▶ _Excerpts from a dataset_:
BEGIN

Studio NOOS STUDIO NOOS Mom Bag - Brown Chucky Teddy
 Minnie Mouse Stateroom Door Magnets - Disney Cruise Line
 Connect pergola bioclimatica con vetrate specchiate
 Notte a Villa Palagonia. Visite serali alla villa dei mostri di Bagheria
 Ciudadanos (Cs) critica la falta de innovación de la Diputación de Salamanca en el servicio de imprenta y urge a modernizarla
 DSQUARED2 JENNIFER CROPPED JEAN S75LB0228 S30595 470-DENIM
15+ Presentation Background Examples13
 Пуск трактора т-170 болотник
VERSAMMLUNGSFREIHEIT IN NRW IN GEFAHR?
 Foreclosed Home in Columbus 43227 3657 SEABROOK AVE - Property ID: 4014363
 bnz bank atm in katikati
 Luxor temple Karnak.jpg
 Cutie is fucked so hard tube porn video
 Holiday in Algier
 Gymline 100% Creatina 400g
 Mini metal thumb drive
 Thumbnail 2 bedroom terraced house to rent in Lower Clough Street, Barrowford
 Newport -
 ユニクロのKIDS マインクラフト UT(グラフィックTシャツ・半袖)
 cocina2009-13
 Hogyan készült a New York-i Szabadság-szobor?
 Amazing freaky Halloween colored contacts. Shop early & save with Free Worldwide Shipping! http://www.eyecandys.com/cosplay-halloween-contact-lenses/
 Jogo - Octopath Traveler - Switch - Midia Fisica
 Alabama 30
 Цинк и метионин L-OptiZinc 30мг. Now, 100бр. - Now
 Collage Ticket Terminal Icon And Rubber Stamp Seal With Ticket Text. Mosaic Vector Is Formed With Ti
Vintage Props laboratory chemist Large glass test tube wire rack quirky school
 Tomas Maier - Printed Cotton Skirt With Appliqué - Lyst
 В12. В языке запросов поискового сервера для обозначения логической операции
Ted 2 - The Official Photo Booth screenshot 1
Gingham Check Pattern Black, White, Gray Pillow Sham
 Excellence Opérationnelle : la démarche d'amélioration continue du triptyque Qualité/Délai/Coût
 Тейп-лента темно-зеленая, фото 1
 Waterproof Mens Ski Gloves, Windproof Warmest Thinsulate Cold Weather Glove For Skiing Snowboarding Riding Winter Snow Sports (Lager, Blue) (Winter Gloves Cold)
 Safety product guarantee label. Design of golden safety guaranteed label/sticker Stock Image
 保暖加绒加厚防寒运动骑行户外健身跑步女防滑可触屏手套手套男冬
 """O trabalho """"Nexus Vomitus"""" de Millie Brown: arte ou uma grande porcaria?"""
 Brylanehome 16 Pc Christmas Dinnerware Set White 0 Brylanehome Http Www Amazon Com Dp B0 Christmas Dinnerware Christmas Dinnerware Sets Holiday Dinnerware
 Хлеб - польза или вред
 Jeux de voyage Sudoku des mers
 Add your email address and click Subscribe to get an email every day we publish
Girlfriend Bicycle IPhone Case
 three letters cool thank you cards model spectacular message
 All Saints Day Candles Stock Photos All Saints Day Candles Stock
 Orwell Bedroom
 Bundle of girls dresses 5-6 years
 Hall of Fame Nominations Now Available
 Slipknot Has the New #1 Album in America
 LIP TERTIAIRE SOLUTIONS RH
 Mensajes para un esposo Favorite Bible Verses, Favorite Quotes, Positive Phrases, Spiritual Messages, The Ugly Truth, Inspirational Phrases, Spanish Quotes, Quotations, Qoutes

END

▶ _WORK REQUIRED_: Write out all of the records exactly as they stand above.

▶ _YOUR RESPONSE_:
Studio NOOS STUDIO NOOS Mom Bag - Brown Chucky Teddy
 Minnie Mouse Stateroom Door Magnets - Disney Cruise Line
 Connect pergola bioclimatica con vetrate specchiate
 Notte a Villa Palagonia. Visite serali alla villa dei mostri di Bagheria
 Ciudadanos (Cs) critica la falta de innovación de la Diputación de Salamanca en el servicio de imprenta y urge a modernizarla
 DSQUARED2 JENNIFER CROPPED JEAN S75LB0228 S30595 470-DENIM
15+ Presentation Background Examples13
 Пуск трактора т-170 болотник
VERSAMMLUNGSFREIHEIT IN NRW IN GEFAHR?
 Foreclosed Home in Columbus 43227 3657 SEABROOK AVE - Property ID: 4014363
 bnz bank atm in katikati
 Luxor temple Karnak.jpg
 Cutie is fucked so hard tube porn video
 Holiday in Algier
 Gymline 100% Creatina 400g
 Mini metal thumb drive
 Thumbnail 2 bedroom terraced house to rent in Lower Clough Street, Barrowford
 Newport -
 ユニクロのKIDS マインクラフト UT(グラフィックTシャツ・半袖)
 cocina2009-13
 Hogyan készült a New York-i Szabadság-szobor?
 Amazing freaky Halloween colored contacts. Shop early & save with Free Worldwide Shipping! http://www.eyecandys.com/cosplay-halloween-contact-lenses/
 Jogo - Octopath Traveler - Switch - Midia Fisica
 Alabama 30
 Цинк и метионин L-OptiZinc 30мг. Now, 100бр. - Now
 Collage Ticket Terminal Icon And Rubber Stamp Seal With Ticket Text. Mosaic Vector Is Formed With Ti
Vintage Props laboratory chemist Large glass test tube wire rack quirky school
 Tomas Maier - Printed Cotton Skirt With Appliqué - Lyst
 В12. В языке запросов поискового сервера для обозначения логической операции
Ted 2 - The Official Photo Booth screenshot 1
Gingham Check Pattern Black, White, Gray Pillow Sham
 Excellence Opérationnelle : la démarche d'amélioration continue du triptyque Qualité/Délai/Coût
 Тейп-лента темно-зеленая, фото 1
 Waterproof Mens Ski Gloves, Windproof Warmest Thinsulate Cold Weather Glove For Skiing Snowboarding Riding Winter Snow Sports (Lager, Blue) (Winter Gloves Cold)
 Safety product guarantee label. Design of golden safety guaranteed label/sticker Stock Image
 保暖加绒加厚防寒运动骑行户外健身跑步女防滑可触屏手套手套男冬
 """O trabalho """"Nexus Vomitus"""" de Millie Brown: arte ou uma grande porcaria?"""
 Brylanehome 16 Pc Christmas Dinnerware Set White 0 Brylanehome Http Www Amazon Com Dp B0 Christmas Dinnerware Christmas Dinnerware Sets Holiday Dinnerware
 Хлеб - польза или вред
 Jeux de voyage Sudoku des mers
 Add your email address and click Subscribe to get an email every day we publish
Girlfriend Bicycle IPhone Case
 three letters cool thank you cards model spectacular message
 All Saints Day Candles Stock Photos All Saints Day Candles Stock
 Orwell Bedroom
 Bundle of girls dresses 5-6 years
 Hall of Fame Nominations Now Available
 Slipknot Has the New #1 Album in America
 LIP TERTIAIRE SOLUTIONS RH
 Mensajes para un esposo Favorite Bible Verses, Favorite Quotes, Positive Phrases, Spiritual Messages, The Ugly Truth, Inspirational Phrases, Spanish Quotes, Quotations, Qoutes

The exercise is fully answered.